▸ **PROVIDED TEXT**:
I beleive the later case is what is happening here, pf nat adds checksum based on empty initial checksum and then it gets pass as-is out the nic. That would also explain why a packet with a valid checksum that comes in will pass back out correctly after pf nat.

<-> = phsyical link, aka cat5/cat6 plugged into a NIC or Switch
<~> = loopback link, aka traffic between bhyve guests, between host and bhyve guest, ... stuff that never hit the MAC layer.
<.> = wireless link

This flow that is currently broken (only when pf nat is involved):

fbsd_guest1 <~> fbsd_guest_fw <-> switch(1) <-> modem
win10_guest <~> fbsd_guest_fw <-> switch(1) <-> modem

This flow is OK:

macbook <-> switch <->(2) fbsd_guest_fw <-> switch <-> modem
macbook <.> AP <-> switch <-> fbsd_guest_fw <-> switch <-> modem

1) using port-mirror on the switch I was able to confirm packets with a bad checksum end up on the wire
2) the bhyve guest has a vnic on the physical nic (they are considered bridge for the host OS)

▸ **PROVIDED RECORDS**:

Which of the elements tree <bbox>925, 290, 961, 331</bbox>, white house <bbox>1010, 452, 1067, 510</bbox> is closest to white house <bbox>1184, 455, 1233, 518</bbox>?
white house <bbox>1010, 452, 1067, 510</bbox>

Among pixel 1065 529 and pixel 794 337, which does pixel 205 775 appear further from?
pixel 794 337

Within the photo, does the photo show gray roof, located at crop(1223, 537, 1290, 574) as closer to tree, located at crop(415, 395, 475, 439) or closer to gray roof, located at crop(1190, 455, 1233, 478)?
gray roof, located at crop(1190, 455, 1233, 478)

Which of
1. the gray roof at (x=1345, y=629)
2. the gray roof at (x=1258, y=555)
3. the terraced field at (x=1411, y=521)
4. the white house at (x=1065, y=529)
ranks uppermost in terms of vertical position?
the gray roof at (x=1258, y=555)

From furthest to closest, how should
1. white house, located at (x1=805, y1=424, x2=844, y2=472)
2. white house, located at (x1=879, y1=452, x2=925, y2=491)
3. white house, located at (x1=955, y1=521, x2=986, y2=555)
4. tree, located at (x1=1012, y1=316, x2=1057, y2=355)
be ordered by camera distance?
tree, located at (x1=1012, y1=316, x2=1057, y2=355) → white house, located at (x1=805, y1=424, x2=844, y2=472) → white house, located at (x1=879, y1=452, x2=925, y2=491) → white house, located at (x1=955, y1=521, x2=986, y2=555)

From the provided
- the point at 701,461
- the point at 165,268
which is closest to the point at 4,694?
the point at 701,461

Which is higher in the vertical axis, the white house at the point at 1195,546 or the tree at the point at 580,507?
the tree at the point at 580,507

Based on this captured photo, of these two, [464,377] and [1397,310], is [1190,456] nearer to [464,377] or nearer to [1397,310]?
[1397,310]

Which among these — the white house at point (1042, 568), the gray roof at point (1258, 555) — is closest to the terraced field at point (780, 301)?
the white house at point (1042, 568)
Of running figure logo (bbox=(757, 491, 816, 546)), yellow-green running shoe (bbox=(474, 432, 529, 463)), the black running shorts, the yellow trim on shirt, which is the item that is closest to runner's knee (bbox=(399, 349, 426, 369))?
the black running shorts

...

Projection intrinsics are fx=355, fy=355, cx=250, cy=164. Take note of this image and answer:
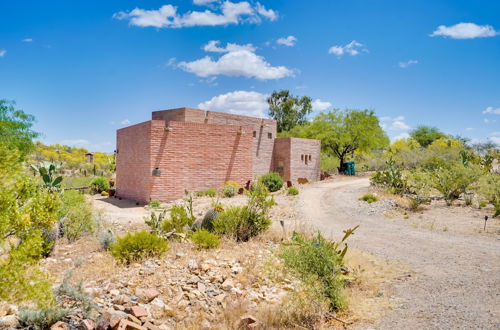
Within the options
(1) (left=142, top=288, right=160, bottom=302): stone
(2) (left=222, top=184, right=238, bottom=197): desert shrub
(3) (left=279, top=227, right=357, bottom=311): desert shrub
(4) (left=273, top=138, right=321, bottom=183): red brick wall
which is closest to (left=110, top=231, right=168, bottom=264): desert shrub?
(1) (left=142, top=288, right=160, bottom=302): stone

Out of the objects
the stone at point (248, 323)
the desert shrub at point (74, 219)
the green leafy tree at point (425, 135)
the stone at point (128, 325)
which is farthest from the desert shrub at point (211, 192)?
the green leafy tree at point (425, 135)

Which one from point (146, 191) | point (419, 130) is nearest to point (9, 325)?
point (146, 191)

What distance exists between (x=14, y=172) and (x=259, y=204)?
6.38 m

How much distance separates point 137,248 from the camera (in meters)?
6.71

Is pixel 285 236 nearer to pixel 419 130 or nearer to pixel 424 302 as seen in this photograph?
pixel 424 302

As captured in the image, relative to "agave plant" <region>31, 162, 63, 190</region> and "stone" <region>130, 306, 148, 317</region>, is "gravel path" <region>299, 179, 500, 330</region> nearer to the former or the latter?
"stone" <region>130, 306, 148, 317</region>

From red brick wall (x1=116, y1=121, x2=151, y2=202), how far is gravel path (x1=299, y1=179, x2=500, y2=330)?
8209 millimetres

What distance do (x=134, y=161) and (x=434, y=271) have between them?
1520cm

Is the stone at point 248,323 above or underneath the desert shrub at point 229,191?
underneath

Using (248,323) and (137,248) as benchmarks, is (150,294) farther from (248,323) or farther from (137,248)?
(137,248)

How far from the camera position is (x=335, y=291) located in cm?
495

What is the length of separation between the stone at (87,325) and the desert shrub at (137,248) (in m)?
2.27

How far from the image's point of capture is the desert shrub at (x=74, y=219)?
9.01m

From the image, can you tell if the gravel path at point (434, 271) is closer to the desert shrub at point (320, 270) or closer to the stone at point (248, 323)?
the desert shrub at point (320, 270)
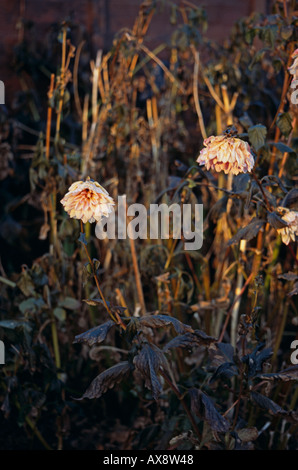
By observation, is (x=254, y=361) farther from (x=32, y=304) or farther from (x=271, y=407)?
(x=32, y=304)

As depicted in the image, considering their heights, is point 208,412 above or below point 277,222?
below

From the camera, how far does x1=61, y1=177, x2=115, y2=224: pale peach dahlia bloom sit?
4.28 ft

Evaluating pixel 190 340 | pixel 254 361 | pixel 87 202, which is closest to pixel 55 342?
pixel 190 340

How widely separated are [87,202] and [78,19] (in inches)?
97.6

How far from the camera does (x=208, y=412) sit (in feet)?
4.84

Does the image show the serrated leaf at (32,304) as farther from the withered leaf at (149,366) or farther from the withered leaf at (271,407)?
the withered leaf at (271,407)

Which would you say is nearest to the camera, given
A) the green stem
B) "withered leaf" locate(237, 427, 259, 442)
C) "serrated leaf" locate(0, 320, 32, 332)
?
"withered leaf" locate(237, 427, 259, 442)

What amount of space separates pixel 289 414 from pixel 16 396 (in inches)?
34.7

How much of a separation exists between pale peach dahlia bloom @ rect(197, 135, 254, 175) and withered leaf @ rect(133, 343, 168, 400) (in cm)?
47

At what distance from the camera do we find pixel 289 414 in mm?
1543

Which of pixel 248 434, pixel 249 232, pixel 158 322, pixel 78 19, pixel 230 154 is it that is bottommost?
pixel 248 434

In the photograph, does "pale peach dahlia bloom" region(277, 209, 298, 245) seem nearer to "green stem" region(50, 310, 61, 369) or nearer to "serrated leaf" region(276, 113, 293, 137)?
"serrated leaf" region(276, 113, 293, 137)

==

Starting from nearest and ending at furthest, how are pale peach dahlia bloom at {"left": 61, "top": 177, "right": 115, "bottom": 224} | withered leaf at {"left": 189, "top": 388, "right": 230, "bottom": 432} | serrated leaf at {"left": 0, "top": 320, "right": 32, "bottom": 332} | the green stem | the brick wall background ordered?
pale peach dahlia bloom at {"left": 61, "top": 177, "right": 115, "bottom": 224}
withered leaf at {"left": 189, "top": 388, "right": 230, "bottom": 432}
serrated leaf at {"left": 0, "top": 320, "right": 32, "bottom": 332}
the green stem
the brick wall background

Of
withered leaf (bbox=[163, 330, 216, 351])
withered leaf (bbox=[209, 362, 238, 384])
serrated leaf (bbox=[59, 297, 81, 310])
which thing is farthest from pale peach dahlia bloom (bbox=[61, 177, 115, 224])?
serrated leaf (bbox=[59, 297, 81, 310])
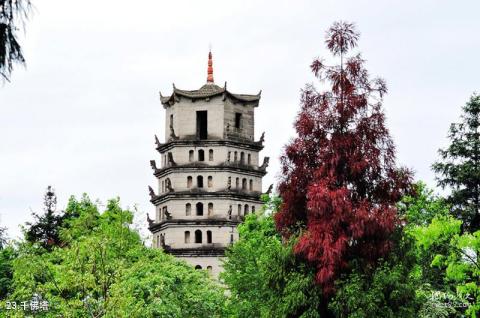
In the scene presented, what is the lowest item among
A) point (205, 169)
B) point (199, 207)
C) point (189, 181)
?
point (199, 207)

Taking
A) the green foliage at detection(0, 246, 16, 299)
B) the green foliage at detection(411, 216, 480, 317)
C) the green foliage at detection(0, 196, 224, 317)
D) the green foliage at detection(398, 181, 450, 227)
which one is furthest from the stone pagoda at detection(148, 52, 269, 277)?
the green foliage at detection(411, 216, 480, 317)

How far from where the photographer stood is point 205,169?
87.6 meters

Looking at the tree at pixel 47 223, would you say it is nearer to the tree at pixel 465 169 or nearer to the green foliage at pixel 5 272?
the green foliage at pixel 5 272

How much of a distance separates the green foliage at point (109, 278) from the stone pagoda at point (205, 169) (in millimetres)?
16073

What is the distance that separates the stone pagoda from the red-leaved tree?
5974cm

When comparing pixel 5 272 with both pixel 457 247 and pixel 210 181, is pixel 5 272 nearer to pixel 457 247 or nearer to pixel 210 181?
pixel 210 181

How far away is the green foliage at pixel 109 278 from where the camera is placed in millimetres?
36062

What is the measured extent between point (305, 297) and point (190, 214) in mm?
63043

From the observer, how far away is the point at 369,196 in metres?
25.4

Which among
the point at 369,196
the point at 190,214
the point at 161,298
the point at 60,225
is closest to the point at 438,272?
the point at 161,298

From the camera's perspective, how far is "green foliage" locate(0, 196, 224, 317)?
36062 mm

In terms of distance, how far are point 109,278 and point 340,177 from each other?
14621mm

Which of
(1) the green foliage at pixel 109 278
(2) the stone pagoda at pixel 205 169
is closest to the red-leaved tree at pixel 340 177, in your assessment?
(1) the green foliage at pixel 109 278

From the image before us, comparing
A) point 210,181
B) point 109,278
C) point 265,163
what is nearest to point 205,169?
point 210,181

▸ **GIVEN EXERCISE**: Edit the forum post from "macbook <-> switch" to "the host OS)" so that "laptop" appears wherever "macbook" stood.

▸ **TASK ANSWER**:
laptop <-> switch <->(2) fbsd_guest_fw <-> switch <-> modem
laptop <.> AP <-> switch <-> fbsd_guest_fw <-> switch <-> modem

1) using port-mirror on the switch I was able to confirm packets with a bad checksum end up on the wire
2) the bhyve guest has a vnic on the physical nic (they are considered bridge for the host OS)